### Material apresentado ###

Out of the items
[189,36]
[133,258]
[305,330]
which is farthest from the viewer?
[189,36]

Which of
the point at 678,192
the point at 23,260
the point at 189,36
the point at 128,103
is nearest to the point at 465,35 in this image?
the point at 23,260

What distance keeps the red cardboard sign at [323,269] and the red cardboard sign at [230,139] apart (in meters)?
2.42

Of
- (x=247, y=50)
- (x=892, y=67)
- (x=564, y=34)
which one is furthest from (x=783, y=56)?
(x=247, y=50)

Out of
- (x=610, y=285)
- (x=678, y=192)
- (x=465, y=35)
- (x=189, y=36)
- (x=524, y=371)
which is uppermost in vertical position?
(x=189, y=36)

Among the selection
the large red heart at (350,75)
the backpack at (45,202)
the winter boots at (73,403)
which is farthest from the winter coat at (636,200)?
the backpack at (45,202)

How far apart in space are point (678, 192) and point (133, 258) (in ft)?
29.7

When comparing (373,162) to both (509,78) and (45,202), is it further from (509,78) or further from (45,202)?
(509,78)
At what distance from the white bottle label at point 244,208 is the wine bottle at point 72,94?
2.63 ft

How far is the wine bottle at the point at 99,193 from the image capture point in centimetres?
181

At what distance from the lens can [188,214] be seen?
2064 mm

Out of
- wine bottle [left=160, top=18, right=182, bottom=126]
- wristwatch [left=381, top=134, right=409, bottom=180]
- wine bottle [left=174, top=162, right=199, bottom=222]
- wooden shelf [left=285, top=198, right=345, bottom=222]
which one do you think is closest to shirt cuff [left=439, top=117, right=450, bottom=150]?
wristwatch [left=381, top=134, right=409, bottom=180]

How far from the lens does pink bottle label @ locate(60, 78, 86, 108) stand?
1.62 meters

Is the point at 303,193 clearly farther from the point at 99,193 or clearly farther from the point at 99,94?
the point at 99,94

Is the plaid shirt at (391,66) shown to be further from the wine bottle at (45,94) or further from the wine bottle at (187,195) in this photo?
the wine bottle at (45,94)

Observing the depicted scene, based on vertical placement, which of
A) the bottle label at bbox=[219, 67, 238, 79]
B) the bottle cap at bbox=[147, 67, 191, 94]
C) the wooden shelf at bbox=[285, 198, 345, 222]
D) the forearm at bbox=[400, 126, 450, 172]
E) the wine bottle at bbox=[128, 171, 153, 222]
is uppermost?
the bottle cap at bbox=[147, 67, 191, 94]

###
### Material apresentado ###

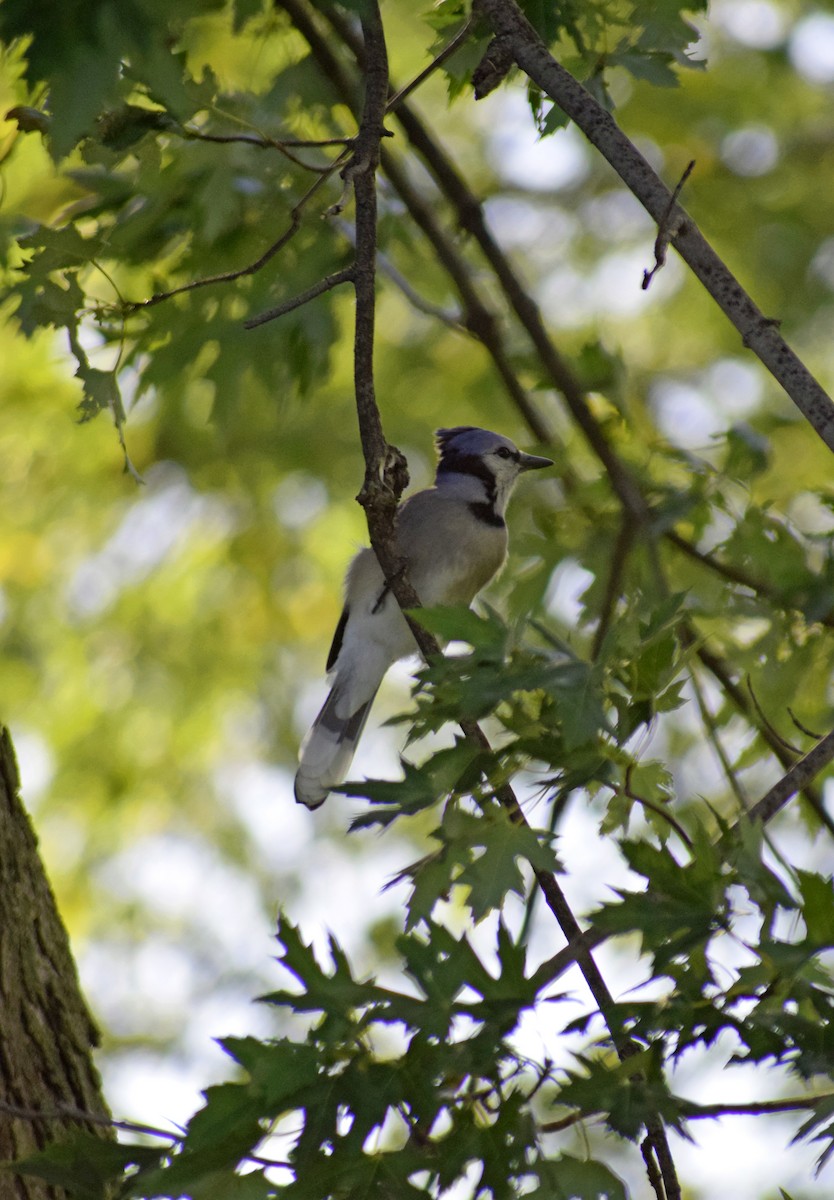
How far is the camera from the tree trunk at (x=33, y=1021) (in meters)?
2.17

###
### Material apresentado ###

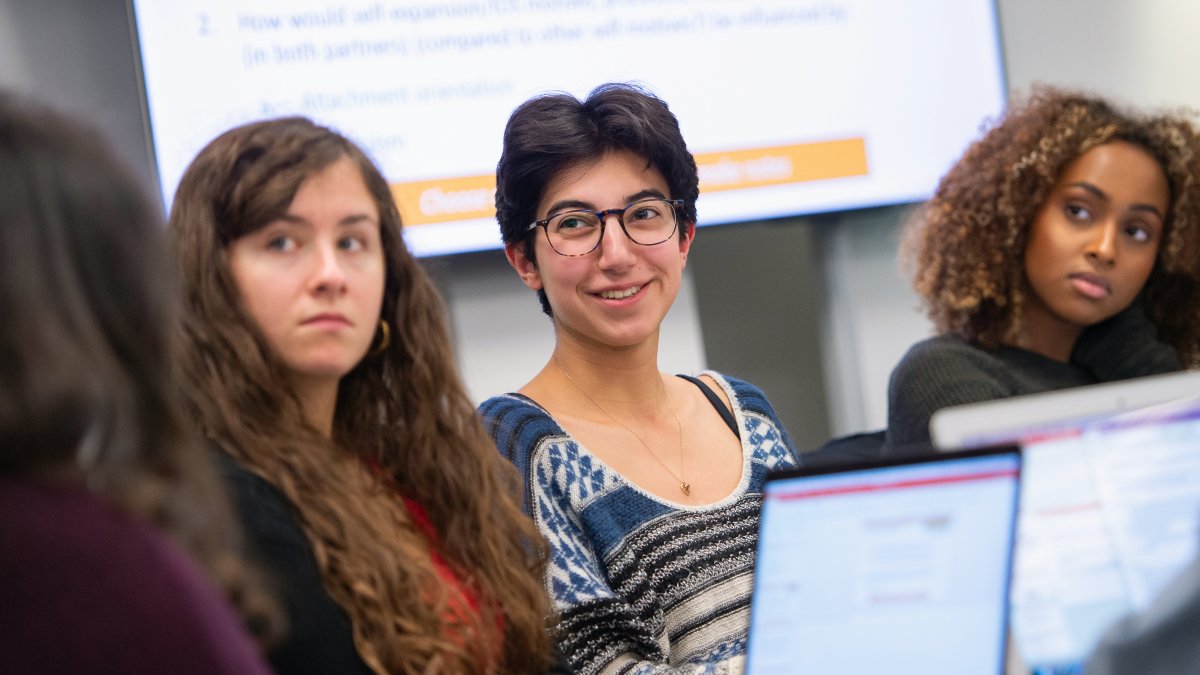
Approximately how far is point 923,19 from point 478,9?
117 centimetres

###

Objetivo — Selecione e copie todas as linhas do material que contêm a palavra "meters".

Resposta ao exercício —
What distance keeps the red cardboard sign at [323,269] and the red cardboard sign at [230,139] apart (in meters)?
1.62 meters
How far is the camera from the tree trunk at (x=33, y=1021) (in meters)?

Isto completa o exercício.